» **本文**:
• • • • •

THE GOLD ONLINE(ゴールドオンライン) / 2024年12月14日 8時0分

米10年国債利回り、当面は「3.5~4.5%のレンジ内で推移」と考えられる理由【マクロストラテジストが予想】

(※写真はイメージです/PIXTA)

本記事は、フィデリティ投信株式会社が提供するマーケット情報『マーケットを語らず』から転載したものです。※いかなる目的であれ、当資料の一部又は全部の無断での使用・複製は固くお断りいたします。

今後のドル円相場は「米国株」しだい

先週、英国のボリス・ジョンソン元首相は、あるポッドキャストのインタビューで、「われわれはウクライナで代理戦争を戦っている」と述べました。これまで、シカゴ大学のジョン・ミアシャイマー教授や、コロンビア大学のジェフリー・サックス教授がおっしゃっていたことは「不都合な真実」だったということでしょう。

• • • • •

» **演習課題 A**: 本文のうち、「THE GOLD ONLINE(ゴールドオンライン)」から「不都合な真実」だったということでしょう。」までのすべてを一字も変えずに書き写してください。
» **演習課題 B**: 本文によると、英国のボリス・ジョンソン元首相はポッドキャストのインタビューで何と述べましたか。

» **提供データ**:
• • • • •

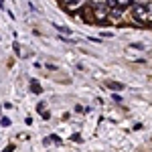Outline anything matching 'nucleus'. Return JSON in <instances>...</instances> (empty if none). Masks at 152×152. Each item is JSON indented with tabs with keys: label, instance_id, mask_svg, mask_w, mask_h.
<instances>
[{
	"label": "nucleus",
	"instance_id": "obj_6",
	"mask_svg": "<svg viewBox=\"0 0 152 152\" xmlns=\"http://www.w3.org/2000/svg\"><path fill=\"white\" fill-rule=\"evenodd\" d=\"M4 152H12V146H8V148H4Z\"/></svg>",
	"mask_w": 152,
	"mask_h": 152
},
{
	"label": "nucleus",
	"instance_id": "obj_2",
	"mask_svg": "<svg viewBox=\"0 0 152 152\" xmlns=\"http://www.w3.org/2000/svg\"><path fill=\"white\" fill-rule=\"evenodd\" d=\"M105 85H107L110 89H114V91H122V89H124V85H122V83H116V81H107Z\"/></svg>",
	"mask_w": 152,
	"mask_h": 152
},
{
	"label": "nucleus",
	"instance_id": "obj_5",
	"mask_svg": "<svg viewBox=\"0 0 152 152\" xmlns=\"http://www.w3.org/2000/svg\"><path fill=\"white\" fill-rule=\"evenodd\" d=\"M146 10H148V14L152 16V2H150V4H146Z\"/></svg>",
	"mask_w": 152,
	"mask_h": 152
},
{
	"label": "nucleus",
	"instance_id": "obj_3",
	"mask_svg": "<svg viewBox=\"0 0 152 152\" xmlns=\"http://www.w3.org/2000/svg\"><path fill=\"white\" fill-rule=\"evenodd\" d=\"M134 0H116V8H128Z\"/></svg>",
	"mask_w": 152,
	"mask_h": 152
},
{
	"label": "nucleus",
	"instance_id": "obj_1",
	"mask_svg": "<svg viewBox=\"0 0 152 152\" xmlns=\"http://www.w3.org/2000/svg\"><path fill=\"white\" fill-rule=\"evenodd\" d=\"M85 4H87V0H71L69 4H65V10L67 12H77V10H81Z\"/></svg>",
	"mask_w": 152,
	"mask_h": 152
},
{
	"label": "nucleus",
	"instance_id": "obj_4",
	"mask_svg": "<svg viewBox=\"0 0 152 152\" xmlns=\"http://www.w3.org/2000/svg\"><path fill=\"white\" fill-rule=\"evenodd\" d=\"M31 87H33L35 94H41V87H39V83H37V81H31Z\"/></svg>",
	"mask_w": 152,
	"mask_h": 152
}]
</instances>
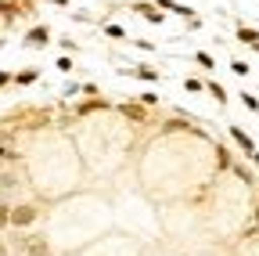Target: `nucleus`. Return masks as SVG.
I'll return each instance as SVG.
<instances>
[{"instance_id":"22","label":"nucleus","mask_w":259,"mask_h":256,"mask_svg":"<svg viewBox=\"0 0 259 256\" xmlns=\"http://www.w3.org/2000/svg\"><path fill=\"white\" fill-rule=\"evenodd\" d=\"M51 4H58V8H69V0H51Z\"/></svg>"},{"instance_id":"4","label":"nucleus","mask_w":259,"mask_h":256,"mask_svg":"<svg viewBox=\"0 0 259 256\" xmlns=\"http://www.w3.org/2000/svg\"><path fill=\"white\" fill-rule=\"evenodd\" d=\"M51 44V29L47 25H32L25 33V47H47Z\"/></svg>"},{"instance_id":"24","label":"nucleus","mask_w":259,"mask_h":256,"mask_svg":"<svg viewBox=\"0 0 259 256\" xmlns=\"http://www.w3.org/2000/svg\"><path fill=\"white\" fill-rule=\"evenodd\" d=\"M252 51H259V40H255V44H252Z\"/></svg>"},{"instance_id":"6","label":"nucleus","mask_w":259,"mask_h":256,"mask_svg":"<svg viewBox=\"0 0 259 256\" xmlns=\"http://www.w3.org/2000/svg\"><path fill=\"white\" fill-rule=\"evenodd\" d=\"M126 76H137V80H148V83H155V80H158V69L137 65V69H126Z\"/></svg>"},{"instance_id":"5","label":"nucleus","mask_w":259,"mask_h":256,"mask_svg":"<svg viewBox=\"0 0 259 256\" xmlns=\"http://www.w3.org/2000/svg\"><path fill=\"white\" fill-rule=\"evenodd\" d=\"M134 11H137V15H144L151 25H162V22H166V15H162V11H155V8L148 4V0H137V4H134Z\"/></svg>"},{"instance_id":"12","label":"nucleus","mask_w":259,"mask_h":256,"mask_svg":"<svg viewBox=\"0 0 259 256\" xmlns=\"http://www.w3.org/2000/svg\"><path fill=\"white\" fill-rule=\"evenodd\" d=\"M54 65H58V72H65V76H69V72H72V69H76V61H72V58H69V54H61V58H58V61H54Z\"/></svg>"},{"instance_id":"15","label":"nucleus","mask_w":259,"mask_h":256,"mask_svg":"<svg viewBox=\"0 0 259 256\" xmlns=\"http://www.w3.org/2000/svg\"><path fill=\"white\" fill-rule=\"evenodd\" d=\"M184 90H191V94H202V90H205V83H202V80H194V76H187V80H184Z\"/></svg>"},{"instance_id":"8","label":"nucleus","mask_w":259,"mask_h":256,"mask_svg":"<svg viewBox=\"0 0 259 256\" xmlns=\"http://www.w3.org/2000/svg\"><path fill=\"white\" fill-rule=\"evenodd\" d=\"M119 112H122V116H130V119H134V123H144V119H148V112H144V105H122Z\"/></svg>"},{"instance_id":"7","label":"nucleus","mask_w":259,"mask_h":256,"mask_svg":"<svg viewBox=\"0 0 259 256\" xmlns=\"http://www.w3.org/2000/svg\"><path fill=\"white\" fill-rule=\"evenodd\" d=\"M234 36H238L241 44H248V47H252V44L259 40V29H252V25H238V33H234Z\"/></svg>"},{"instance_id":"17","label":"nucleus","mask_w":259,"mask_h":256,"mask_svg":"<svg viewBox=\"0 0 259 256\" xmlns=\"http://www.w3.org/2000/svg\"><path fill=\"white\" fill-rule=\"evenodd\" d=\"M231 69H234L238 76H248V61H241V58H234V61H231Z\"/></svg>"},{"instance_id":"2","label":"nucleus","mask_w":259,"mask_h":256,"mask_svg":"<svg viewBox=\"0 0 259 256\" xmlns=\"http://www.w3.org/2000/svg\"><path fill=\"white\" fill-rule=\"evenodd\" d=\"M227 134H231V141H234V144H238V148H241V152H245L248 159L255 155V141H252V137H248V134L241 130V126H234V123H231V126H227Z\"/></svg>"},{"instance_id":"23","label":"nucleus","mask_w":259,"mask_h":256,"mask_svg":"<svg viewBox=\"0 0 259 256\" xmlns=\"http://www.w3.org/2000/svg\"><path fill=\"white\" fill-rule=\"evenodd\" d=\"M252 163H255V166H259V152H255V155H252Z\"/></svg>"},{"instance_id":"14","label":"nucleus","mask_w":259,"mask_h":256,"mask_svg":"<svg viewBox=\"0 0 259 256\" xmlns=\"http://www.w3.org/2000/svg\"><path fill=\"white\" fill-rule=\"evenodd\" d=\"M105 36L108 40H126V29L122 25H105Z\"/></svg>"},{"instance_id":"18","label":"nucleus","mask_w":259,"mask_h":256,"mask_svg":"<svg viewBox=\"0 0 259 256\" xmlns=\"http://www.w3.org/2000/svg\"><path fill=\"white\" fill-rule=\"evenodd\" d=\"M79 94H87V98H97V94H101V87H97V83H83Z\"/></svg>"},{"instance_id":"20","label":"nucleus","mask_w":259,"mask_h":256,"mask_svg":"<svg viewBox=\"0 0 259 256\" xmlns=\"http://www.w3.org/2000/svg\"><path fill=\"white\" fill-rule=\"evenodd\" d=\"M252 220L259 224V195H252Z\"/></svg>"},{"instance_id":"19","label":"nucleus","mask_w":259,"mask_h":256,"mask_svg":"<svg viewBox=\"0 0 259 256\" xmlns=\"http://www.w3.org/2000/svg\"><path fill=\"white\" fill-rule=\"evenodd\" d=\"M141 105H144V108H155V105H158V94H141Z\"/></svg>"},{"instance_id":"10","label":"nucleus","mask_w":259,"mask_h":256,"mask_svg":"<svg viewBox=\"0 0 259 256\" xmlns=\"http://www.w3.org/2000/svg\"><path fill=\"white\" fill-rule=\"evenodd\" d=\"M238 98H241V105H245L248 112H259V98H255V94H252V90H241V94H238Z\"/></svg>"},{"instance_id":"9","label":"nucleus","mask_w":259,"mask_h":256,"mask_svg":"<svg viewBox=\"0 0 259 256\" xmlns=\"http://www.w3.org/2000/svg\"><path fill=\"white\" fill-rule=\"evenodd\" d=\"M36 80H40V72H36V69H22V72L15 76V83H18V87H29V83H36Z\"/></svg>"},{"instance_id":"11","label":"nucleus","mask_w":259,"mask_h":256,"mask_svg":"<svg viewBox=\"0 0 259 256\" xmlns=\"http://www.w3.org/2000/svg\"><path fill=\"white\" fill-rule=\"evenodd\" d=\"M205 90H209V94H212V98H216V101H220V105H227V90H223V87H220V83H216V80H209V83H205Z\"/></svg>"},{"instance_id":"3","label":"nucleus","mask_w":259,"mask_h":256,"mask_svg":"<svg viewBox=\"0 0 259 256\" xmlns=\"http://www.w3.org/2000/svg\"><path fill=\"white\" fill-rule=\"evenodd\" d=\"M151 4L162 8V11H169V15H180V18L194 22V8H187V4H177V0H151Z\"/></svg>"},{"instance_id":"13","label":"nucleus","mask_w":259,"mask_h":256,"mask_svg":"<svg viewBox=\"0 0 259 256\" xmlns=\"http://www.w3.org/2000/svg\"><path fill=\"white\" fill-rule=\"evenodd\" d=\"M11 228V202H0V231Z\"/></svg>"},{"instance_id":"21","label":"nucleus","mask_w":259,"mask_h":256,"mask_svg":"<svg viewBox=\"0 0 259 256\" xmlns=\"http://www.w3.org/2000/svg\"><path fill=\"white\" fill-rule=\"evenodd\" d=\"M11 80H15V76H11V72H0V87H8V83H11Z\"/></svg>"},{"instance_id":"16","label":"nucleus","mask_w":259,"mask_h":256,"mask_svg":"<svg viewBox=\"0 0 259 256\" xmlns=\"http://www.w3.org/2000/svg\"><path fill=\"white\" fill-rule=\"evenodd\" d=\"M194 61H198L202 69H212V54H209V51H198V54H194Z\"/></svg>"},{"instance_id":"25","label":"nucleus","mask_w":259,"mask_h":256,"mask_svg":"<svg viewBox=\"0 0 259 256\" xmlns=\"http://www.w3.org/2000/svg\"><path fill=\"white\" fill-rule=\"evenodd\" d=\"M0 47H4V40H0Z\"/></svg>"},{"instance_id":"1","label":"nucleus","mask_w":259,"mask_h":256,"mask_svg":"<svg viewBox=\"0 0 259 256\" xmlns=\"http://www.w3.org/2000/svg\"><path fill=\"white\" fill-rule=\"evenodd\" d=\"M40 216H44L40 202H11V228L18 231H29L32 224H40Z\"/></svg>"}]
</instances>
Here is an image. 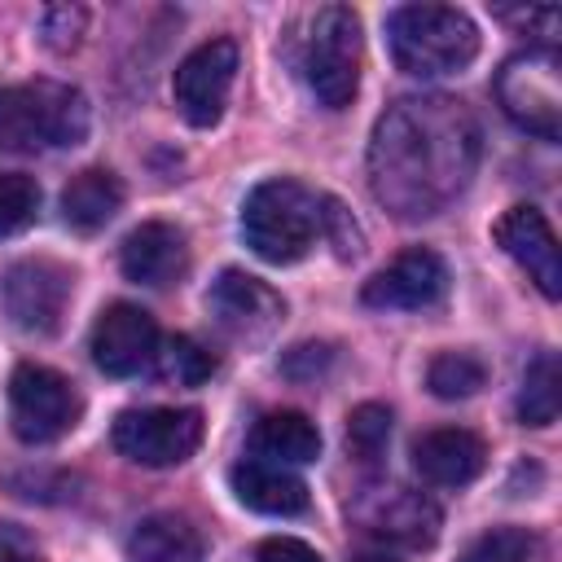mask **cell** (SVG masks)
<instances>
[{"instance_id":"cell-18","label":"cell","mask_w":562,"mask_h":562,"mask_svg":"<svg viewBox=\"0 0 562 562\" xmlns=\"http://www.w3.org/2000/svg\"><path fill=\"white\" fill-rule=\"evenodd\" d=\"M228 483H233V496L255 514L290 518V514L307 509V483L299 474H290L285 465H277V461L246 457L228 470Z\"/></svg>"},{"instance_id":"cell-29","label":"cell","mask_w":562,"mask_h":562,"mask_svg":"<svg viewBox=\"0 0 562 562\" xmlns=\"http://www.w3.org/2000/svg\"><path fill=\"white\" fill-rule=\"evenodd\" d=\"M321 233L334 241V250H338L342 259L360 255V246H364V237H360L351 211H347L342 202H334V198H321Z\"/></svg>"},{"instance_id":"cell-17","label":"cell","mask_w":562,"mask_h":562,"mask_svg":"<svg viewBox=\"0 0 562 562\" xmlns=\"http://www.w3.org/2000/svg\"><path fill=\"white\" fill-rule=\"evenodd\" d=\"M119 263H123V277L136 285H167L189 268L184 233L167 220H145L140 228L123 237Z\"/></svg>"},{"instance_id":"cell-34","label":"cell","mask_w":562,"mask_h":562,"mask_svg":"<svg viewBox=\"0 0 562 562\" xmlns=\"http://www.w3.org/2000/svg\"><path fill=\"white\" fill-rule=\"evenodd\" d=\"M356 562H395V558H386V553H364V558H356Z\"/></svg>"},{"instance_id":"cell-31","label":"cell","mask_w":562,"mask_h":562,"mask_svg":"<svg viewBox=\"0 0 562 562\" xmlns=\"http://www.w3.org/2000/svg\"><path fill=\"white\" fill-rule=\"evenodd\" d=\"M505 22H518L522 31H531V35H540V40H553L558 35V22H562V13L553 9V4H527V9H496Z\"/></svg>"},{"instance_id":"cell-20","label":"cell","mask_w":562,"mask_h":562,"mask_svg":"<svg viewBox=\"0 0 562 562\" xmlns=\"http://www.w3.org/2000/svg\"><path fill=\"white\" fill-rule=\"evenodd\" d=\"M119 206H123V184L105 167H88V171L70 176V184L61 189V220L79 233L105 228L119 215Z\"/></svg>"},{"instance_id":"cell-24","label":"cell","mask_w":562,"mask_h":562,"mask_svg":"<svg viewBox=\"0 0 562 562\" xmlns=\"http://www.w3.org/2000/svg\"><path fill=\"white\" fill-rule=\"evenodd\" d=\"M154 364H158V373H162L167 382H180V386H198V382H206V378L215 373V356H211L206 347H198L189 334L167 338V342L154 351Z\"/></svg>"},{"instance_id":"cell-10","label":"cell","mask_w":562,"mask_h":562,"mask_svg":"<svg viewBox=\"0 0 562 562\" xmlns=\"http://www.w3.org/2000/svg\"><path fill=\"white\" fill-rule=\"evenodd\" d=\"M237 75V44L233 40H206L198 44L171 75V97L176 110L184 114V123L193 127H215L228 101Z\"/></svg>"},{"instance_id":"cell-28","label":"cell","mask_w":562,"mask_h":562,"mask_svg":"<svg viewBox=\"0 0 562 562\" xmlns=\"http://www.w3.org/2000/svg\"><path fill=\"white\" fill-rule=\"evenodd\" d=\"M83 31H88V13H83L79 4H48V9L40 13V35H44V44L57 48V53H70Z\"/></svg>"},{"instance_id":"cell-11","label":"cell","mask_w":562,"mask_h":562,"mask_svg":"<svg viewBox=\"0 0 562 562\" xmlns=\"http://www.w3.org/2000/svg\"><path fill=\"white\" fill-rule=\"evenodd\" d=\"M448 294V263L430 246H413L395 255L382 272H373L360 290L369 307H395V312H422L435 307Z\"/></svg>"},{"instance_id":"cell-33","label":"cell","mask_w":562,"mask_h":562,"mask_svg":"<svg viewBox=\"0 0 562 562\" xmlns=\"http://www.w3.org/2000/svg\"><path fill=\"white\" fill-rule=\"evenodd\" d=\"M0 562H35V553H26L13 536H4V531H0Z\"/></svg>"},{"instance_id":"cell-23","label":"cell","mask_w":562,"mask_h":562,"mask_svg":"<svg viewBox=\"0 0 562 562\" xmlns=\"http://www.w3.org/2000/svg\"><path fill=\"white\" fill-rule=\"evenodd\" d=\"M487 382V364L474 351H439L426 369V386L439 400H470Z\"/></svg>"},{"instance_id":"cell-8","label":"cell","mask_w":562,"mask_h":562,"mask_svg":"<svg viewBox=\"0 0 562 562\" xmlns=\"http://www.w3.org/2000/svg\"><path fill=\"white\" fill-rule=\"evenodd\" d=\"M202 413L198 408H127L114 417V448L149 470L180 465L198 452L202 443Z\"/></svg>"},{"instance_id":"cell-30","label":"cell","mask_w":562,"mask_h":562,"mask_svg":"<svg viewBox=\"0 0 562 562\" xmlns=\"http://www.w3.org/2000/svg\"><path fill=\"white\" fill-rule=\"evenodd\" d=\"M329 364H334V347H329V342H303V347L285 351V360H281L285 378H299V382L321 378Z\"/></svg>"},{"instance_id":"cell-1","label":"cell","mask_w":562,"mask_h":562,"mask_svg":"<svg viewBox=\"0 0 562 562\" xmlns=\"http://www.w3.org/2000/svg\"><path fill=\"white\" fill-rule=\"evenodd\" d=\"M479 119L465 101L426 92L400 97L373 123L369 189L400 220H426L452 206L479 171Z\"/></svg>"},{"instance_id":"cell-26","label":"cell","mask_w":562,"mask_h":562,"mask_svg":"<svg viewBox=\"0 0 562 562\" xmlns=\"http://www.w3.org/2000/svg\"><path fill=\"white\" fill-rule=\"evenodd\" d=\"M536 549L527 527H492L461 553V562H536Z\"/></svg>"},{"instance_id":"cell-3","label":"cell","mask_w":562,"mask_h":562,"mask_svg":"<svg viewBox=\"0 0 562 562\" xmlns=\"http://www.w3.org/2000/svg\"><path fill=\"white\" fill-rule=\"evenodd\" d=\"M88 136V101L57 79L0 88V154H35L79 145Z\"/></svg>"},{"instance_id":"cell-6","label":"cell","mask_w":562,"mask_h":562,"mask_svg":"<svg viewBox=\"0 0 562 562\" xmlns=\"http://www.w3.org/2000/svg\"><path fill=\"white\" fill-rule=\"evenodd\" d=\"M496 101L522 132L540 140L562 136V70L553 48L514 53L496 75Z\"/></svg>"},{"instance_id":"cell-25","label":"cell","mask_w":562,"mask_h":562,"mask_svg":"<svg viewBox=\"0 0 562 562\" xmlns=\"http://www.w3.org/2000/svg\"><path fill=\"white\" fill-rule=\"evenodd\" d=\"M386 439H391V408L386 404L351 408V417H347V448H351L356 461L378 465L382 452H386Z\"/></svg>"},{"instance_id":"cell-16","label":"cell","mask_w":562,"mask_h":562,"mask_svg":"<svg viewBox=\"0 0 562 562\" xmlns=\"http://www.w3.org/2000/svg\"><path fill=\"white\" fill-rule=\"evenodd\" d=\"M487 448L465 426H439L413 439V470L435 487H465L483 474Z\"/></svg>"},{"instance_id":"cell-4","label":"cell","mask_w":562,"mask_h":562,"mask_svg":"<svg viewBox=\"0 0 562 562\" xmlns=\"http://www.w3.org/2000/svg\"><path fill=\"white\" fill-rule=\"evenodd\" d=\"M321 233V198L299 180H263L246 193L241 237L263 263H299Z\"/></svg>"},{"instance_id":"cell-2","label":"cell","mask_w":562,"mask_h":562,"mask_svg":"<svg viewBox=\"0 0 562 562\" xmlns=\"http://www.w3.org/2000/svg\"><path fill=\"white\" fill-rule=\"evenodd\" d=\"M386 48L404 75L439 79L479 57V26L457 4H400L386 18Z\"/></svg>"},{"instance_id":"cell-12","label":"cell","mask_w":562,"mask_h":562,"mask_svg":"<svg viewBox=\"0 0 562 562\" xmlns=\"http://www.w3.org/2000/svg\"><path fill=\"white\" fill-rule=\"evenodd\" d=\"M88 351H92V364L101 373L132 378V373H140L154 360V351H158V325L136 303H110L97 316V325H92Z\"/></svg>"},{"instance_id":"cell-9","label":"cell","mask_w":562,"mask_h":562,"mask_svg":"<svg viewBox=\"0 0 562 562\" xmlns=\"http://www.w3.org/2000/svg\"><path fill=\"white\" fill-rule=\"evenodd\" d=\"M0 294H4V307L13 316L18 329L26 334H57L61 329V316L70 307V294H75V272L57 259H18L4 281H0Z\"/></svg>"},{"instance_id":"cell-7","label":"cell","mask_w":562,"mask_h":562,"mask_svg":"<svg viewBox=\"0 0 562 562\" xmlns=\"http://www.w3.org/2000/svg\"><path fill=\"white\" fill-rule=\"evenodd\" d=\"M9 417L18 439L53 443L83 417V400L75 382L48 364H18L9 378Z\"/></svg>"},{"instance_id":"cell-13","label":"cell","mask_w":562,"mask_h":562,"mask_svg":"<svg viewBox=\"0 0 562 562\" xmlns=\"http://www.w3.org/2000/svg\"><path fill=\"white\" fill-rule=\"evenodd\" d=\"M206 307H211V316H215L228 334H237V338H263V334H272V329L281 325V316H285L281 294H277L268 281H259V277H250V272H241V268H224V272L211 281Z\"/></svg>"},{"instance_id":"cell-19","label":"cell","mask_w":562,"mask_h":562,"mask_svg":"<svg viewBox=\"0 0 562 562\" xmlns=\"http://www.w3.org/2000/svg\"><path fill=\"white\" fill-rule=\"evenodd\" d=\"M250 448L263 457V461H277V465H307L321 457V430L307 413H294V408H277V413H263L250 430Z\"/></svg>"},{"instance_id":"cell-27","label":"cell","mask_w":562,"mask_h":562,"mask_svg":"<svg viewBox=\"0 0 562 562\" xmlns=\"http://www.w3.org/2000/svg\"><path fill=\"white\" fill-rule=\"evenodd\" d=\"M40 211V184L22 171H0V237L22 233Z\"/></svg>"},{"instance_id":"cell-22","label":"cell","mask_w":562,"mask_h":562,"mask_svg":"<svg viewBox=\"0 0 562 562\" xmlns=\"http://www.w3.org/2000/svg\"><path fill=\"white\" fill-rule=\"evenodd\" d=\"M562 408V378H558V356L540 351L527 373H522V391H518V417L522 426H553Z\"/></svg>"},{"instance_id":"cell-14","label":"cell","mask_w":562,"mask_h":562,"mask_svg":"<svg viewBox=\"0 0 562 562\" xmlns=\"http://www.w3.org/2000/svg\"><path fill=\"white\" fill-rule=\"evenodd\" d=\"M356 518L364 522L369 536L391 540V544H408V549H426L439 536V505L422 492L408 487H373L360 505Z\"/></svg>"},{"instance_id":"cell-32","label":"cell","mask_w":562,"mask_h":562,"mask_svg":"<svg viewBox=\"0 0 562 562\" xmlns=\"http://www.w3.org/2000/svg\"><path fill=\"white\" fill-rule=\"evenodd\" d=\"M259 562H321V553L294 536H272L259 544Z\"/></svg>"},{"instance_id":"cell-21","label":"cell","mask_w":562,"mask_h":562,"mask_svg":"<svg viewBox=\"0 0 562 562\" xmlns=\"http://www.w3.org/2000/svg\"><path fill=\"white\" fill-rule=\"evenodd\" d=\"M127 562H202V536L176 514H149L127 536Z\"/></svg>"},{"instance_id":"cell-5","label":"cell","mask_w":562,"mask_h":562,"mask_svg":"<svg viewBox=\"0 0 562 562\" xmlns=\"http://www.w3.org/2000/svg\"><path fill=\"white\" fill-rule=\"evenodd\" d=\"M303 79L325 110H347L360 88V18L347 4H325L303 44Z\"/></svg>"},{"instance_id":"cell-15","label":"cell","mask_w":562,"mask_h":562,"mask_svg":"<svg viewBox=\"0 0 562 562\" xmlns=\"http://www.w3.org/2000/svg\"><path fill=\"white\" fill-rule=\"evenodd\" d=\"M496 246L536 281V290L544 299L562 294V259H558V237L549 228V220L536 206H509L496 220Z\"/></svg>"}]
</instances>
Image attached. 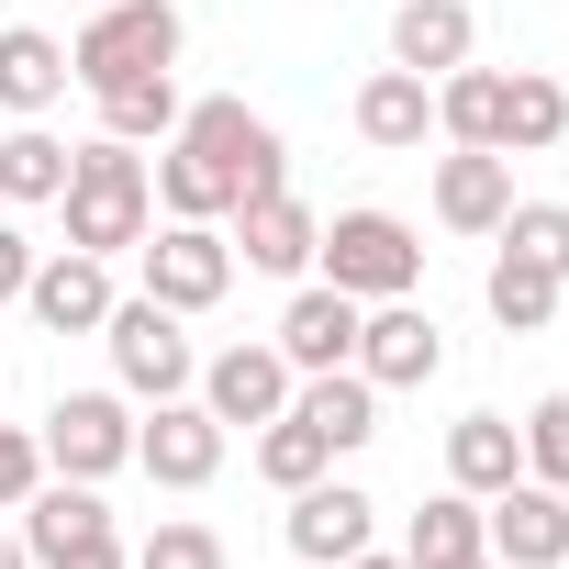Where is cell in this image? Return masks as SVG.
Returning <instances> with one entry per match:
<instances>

• • • • •

» **完全解答 A**:
THE GOLD ONLINE(ゴールドオンライン) / 2024年12月14日 8時0分

米10年国債利回り、当面は「3.5~4.5%のレンジ内で推移」と考えられる理由【マクロストラテジストが予想】

(※写真はイメージです/PIXTA)

本記事は、フィデリティ投信株式会社が提供するマーケット情報『マーケットを語らず』から転載したものです。※いかなる目的であれ、当資料の一部又は全部の無断での使用・複製は固くお断りいたします。

今後のドル円相場は「米国株」しだい

先週、英国のボリス・ジョンソン元首相は、あるポッドキャストのインタビューで、「われわれはウクライナで代理戦争を戦っている」と述べました。これまで、シカゴ大学のジョン・ミアシャイマー教授や、コロンビア大学のジェフリー・サックス教授がおっしゃっていたことは「不都合な真実」だったということでしょう。

» **完全解答 B**: 「われわれはウクライナで代理戦争を戦っている」と述べました。